You know the scene: stress feels like it’s bubbling over, and suddenly where there was once a full bag of crisps, there are now just a few crumbs.
This unconscious hand-to-mouth eating has a biological explanation: when you’re anxious, your brain tends to focus on an immediate reward (a tasty bite), while forgetting a long-term goal (like losing weight).
At the same time, the stress hormone cortisol could be messing up your hunger signals, so you think you need to eat, even when you don’t. Unfortunately, the comfort foods you crave during those situations may not provide real comfort. In one University of Minnesota study, researchers found that reaching for chocolate, ice cream, and cookies was no more of a mood booster than abstaining from them.

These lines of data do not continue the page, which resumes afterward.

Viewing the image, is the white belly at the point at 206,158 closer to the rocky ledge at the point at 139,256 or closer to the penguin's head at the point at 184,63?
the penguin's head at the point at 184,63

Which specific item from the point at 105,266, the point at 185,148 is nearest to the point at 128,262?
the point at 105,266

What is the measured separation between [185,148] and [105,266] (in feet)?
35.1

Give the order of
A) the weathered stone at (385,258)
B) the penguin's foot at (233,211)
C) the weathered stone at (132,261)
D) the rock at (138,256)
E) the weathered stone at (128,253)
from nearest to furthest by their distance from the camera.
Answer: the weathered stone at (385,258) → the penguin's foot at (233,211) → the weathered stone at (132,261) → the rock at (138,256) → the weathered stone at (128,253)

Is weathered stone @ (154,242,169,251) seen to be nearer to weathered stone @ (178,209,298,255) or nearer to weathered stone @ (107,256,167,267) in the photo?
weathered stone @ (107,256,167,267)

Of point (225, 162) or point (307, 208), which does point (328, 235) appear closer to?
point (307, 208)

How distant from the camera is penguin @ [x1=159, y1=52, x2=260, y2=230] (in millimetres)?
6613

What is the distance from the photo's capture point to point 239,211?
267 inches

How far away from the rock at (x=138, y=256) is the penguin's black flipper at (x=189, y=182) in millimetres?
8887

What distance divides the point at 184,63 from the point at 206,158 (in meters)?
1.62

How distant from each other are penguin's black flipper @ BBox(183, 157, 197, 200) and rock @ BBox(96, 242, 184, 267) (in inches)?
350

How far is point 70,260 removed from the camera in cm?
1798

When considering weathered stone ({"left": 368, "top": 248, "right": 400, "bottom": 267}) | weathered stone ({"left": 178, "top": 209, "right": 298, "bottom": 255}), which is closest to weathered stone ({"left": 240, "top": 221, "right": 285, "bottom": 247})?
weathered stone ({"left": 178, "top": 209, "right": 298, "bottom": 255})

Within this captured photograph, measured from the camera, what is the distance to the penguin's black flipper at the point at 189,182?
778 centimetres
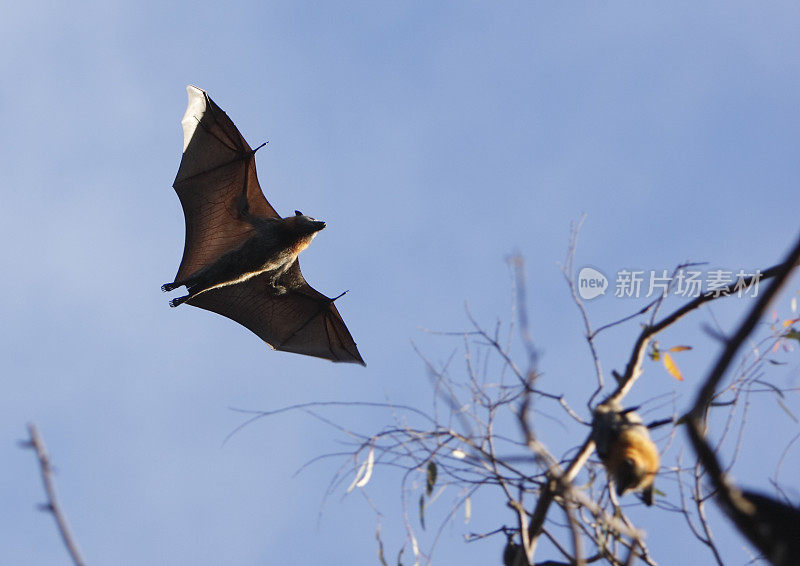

The temporary distraction and the little bit of pleasure that comes with it can leave you with a big letdown when they’re over. The first way to end the stress/eat cycle is to acknowledge that you’re eating because you’re anxious, says Dr. Sofia Rydin-Gray, Ph.D., behavioral health director at the Duke Diet and Fitness Center.
‘Once you do that, try to figure out the source of that anxiety,’ she says. ‘Knowing why you’re reaching for something to nosh on can help you make a different choice.’
Then, figure out a calming ritual you can pull out in tense times. Maybe that’s sitting quietly for five minutes a day, playing tennis after work, or spending time in the garden. Writing down your feelings is another tool that helps stress eaters unpack their emotions instead of stuffing them down with food. Open your journal. Rely on your routine.